Immortalized Human Skin Fibroblast-SV40

Screening of Active Molecules to Prevent UVA-Induced Senescence of HDF Cells

Cellular senescence plays a critical role in repeated ultraviolet (UV) exposure-induced skin photoaging. Currently, from the perspective of regulating senescent cells, potent compounds or reliable protein targets that could effectively prevent skin photoaging have not yet been reported.

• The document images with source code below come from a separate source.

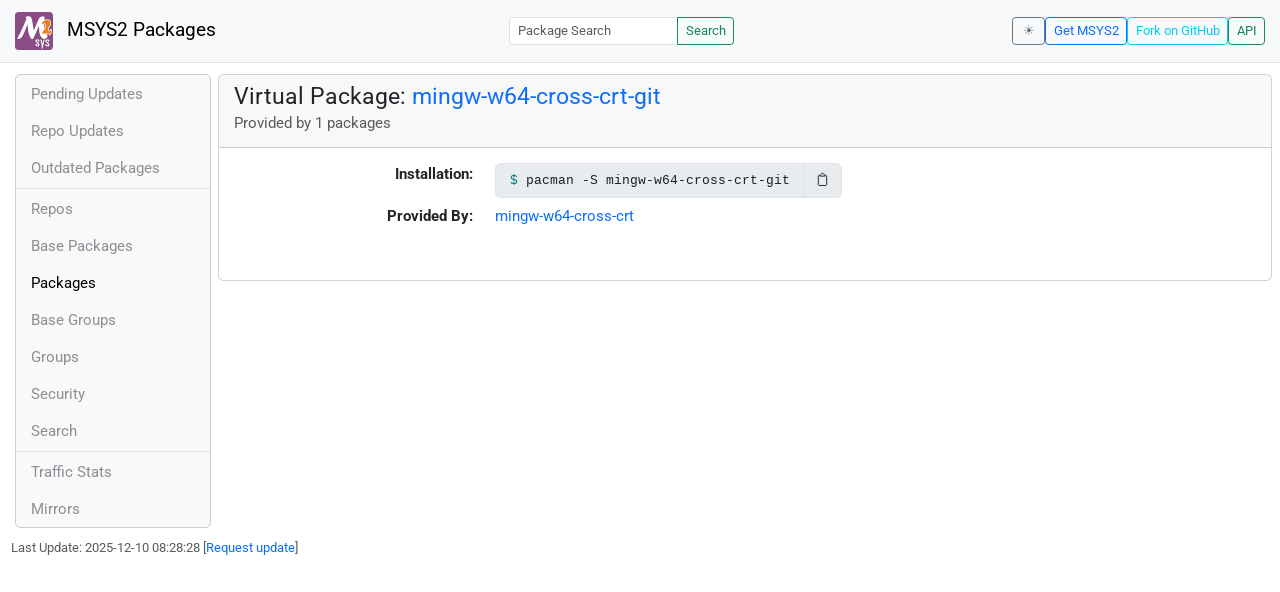

--- FILE ---
content_type: text/javascript; charset=utf-8
request_url: https://packages.msys2.org/static/theme.js
body_size: 252
content:
(() => {
    'use strict'

function setupDarkMode() {
    const storedTheme = localStorage.getItem('theme')

    const getPreferredTheme = () => {
        if (storedTheme) {
            return storedTheme
        }
        return window.matchMedia('(prefers-color-scheme: dark)').matches ? 'dark' : 'light'
    }
    
    const setTheme = function (theme) {
        if (theme === 'auto' && window.matchMedia('(prefers-color-scheme: dark)').matches) {
            document.documentElement.setAttribute('data-bs-theme', 'dark')
        } else {
            document.documentElement.setAttribute('data-bs-theme', theme)
        }
    }
    
    setTheme(getPreferredTheme())
    
    const showActiveTheme = theme => {
        document.querySelector(`#dark-mode-check`).checked = (theme == "dark");
        document.querySelector('#dark-mode-label').innerText = (theme == "light") ? "☀️" : "🌒";
    }
    
    window.matchMedia('(prefers-color-scheme: dark)').addEventListener('change', () => {
        if (storedTheme !== 'light' || storedTheme !== 'dark') {
            setTheme(getPreferredTheme())
        }
    })
    
    window.addEventListener('DOMContentLoaded', () => {
        showActiveTheme(getPreferredTheme())
    
        const checkbox = document.querySelector('#dark-mode-check');
        checkbox.addEventListener('click', () => {
            const theme = checkbox.checked ? 'dark' : 'light';
            localStorage.setItem('theme', theme)
            setTheme(theme)
            showActiveTheme(theme)
        });
    })
}

setupDarkMode();
})()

Candidate compounds against UVA-induced photoaging were screened from 27 natural products at a concentration of 10 μM. The immortalized human dermis skin fibroblasts (HDF) were treated with UVA irradiation for 30 min to induce senescence, and 10 μM natural products were added to the medium and incubated with the cells for 24 h, as Fig. 1a depicted. Senescent cells were characterized by elevated SA-β-gal activity, SASP secretion and increased p16 and p21 protein expression.

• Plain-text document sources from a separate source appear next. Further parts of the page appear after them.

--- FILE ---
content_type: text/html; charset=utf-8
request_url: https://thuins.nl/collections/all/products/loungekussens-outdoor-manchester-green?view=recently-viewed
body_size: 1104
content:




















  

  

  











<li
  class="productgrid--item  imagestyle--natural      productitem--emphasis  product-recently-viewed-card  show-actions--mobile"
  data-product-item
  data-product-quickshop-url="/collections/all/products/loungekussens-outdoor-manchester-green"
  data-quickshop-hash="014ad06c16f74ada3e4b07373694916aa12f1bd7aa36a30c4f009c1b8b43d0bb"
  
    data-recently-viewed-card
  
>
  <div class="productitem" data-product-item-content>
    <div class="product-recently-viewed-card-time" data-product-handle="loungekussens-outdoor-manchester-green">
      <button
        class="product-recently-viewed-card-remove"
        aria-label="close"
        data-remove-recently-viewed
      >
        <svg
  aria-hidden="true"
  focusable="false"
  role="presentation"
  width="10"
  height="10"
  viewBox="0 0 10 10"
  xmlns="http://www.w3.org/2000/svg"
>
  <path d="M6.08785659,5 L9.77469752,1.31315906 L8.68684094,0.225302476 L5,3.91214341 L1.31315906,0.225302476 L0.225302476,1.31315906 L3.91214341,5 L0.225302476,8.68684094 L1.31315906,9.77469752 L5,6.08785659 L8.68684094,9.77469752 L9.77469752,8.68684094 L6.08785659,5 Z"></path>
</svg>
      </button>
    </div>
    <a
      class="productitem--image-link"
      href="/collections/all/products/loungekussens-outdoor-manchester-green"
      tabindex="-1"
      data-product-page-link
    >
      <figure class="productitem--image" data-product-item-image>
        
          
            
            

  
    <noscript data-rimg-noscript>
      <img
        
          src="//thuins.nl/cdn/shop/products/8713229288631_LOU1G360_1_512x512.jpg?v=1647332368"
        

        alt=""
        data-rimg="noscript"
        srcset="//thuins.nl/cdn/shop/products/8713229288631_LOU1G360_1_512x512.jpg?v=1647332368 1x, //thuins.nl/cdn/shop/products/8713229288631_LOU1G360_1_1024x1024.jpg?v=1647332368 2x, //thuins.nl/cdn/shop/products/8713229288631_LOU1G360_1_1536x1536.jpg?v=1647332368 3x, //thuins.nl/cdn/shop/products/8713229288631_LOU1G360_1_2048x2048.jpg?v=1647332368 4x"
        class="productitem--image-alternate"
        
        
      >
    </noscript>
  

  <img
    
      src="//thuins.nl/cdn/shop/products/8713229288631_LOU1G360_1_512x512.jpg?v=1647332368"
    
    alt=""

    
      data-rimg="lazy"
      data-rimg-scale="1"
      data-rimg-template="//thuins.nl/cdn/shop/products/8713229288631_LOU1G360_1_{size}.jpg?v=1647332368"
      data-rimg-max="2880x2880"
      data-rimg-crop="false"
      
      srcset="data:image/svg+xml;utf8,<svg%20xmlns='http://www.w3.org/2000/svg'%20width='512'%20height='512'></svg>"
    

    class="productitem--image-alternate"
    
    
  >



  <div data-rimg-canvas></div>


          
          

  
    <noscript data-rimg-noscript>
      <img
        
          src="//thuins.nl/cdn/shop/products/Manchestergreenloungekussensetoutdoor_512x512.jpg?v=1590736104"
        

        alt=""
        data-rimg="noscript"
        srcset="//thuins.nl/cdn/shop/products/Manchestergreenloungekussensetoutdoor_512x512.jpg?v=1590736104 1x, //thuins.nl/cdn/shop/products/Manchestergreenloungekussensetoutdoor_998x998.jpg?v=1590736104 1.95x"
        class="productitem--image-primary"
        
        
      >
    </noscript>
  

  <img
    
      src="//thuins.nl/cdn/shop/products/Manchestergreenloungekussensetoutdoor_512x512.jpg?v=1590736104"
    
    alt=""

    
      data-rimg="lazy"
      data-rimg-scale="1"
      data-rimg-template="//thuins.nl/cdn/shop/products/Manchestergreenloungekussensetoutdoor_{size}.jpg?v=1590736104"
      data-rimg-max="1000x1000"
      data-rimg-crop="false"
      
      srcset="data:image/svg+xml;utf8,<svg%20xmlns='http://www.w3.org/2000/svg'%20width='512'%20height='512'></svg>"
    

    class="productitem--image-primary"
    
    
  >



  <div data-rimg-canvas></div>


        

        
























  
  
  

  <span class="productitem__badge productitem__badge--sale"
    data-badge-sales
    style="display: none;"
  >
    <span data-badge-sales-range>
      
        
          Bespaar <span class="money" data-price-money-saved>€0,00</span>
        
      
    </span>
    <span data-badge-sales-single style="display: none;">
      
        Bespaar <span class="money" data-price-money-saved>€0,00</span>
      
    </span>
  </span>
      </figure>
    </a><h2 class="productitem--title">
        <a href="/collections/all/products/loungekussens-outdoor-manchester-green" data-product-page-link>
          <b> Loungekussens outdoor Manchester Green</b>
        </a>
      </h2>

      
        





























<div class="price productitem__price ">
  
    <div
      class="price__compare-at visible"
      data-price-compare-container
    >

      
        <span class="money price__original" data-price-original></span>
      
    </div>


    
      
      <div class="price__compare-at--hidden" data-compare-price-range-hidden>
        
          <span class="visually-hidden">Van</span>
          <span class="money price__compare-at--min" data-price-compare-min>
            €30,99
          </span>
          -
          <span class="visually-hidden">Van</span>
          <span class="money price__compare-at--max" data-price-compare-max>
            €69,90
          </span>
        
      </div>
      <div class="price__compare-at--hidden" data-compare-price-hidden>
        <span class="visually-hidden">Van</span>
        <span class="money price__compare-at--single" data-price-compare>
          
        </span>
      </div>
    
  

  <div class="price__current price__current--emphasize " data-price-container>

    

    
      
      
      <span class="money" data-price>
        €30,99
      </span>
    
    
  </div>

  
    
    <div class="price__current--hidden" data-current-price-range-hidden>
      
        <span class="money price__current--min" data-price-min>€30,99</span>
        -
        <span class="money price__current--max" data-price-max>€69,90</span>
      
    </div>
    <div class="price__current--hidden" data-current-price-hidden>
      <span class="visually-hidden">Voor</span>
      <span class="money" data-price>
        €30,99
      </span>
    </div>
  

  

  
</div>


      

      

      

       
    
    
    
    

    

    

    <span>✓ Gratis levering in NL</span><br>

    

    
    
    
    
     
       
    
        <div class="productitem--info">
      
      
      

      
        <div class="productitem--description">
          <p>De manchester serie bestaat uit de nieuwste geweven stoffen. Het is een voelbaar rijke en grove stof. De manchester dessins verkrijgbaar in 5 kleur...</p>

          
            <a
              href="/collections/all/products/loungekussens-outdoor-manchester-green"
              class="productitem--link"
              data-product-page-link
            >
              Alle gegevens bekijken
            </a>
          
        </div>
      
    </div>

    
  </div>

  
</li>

The results indicated that chlorogenic acid (CGA) could effectively reduce the proportion of SA-β-gal positive cells induced by UVA treatment. The ELISA data confirmed that CGA exhibited the best biologic activity in inhibiting the senescence of HDF, supported by the decreased TNF-α and IL-6 secretion in treated groups. Furthermore, CGA is just as effective as rapamycin (RA, a positive drug that suppress senescence, concentration in 5 nM) in preventing UVA-induced senescence of HDF cells (Fig. 1b, c). Flow cytometry results showed that CGA also inhibited UVA-induced elevation of ROS level (Fig. 1d). And western blot analysis further showed that CGA could effectively inhibit the expression levels of p16 and p21 proteins in UVA-induced HDF cells (Fig. 1e). Moreover, CGA can also significantly suppressed the expression levels of inflammatory factors TNF-α and IL-6 proteins in UVA-treated HDF cells (Fig. 1f). In conclusion, these results demonstrated that CGA effectively prevented UVA induced senescence of HDF in vitro.